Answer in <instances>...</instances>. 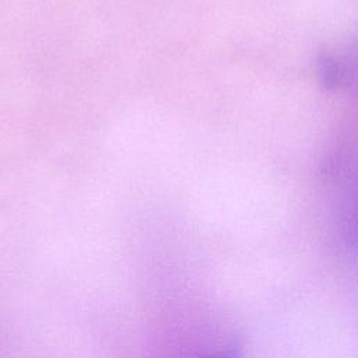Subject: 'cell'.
I'll return each mask as SVG.
<instances>
[{
  "instance_id": "1",
  "label": "cell",
  "mask_w": 358,
  "mask_h": 358,
  "mask_svg": "<svg viewBox=\"0 0 358 358\" xmlns=\"http://www.w3.org/2000/svg\"><path fill=\"white\" fill-rule=\"evenodd\" d=\"M241 355H242L241 343L238 340H232L224 348L210 354L206 358H241Z\"/></svg>"
}]
</instances>
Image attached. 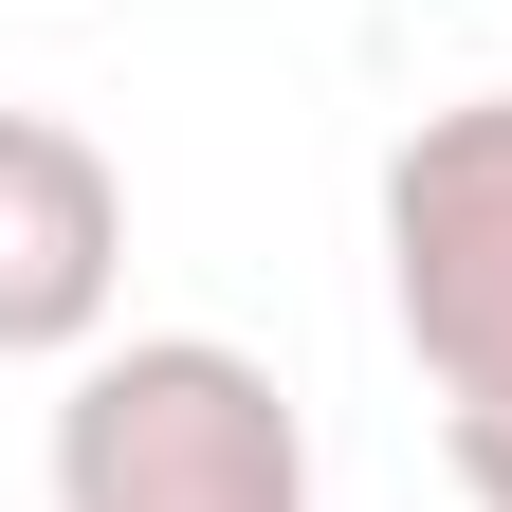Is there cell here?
I'll list each match as a JSON object with an SVG mask.
<instances>
[{"mask_svg": "<svg viewBox=\"0 0 512 512\" xmlns=\"http://www.w3.org/2000/svg\"><path fill=\"white\" fill-rule=\"evenodd\" d=\"M55 512H311V421L220 330H128L55 403Z\"/></svg>", "mask_w": 512, "mask_h": 512, "instance_id": "1", "label": "cell"}, {"mask_svg": "<svg viewBox=\"0 0 512 512\" xmlns=\"http://www.w3.org/2000/svg\"><path fill=\"white\" fill-rule=\"evenodd\" d=\"M128 293V183L92 128L0 110V366H92Z\"/></svg>", "mask_w": 512, "mask_h": 512, "instance_id": "3", "label": "cell"}, {"mask_svg": "<svg viewBox=\"0 0 512 512\" xmlns=\"http://www.w3.org/2000/svg\"><path fill=\"white\" fill-rule=\"evenodd\" d=\"M439 439H458V494L512 512V403H439Z\"/></svg>", "mask_w": 512, "mask_h": 512, "instance_id": "4", "label": "cell"}, {"mask_svg": "<svg viewBox=\"0 0 512 512\" xmlns=\"http://www.w3.org/2000/svg\"><path fill=\"white\" fill-rule=\"evenodd\" d=\"M384 311L439 403H512V92H458L384 147Z\"/></svg>", "mask_w": 512, "mask_h": 512, "instance_id": "2", "label": "cell"}]
</instances>
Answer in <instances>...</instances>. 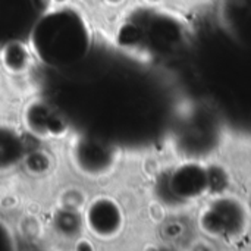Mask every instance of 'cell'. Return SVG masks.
<instances>
[{"label":"cell","mask_w":251,"mask_h":251,"mask_svg":"<svg viewBox=\"0 0 251 251\" xmlns=\"http://www.w3.org/2000/svg\"><path fill=\"white\" fill-rule=\"evenodd\" d=\"M246 222L243 206L234 200H221L204 209L203 226L210 235L232 237L243 231Z\"/></svg>","instance_id":"obj_2"},{"label":"cell","mask_w":251,"mask_h":251,"mask_svg":"<svg viewBox=\"0 0 251 251\" xmlns=\"http://www.w3.org/2000/svg\"><path fill=\"white\" fill-rule=\"evenodd\" d=\"M3 65L12 74L25 71L29 65V54L26 49L19 41L6 44L3 47Z\"/></svg>","instance_id":"obj_4"},{"label":"cell","mask_w":251,"mask_h":251,"mask_svg":"<svg viewBox=\"0 0 251 251\" xmlns=\"http://www.w3.org/2000/svg\"><path fill=\"white\" fill-rule=\"evenodd\" d=\"M50 0H0V47L31 35Z\"/></svg>","instance_id":"obj_1"},{"label":"cell","mask_w":251,"mask_h":251,"mask_svg":"<svg viewBox=\"0 0 251 251\" xmlns=\"http://www.w3.org/2000/svg\"><path fill=\"white\" fill-rule=\"evenodd\" d=\"M88 226L93 231L101 221H107V224L110 225V228L113 229L115 234H118L122 228V213L121 209L116 203H113L112 200H99L96 203L91 204V207L88 209Z\"/></svg>","instance_id":"obj_3"}]
</instances>
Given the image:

# Instruction
How many lines in the items above contain the string "each", with case counting? Give only the number.

# Reply to the exercise
2